Instruction => Copy out every line of the entries below word for word, leaving out the pictures.
** START OF Data for processing **
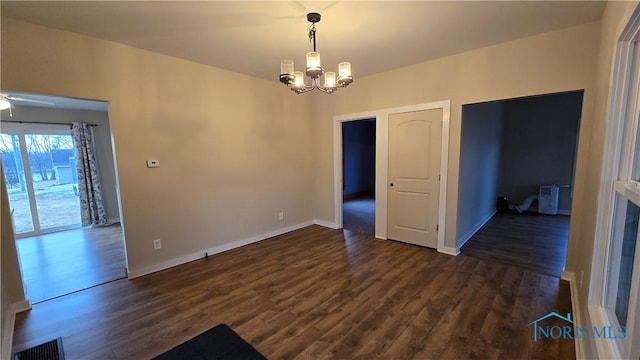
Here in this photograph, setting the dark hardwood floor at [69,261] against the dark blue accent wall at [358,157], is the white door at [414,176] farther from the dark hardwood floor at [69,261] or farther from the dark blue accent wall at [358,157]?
the dark blue accent wall at [358,157]

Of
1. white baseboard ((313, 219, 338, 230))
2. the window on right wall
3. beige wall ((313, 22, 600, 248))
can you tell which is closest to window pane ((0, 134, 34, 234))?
** END OF Data for processing **
Reply to the task =>
Here in this photograph, setting the dark hardwood floor at [69,261] against the dark blue accent wall at [358,157], is the white door at [414,176] farther from the dark hardwood floor at [69,261] or farther from the dark blue accent wall at [358,157]?
the dark blue accent wall at [358,157]

Of
1. white baseboard ((313, 219, 338, 230))
2. the window on right wall
3. beige wall ((313, 22, 600, 248))
can you tell which is closest to window pane ((0, 134, 34, 234))?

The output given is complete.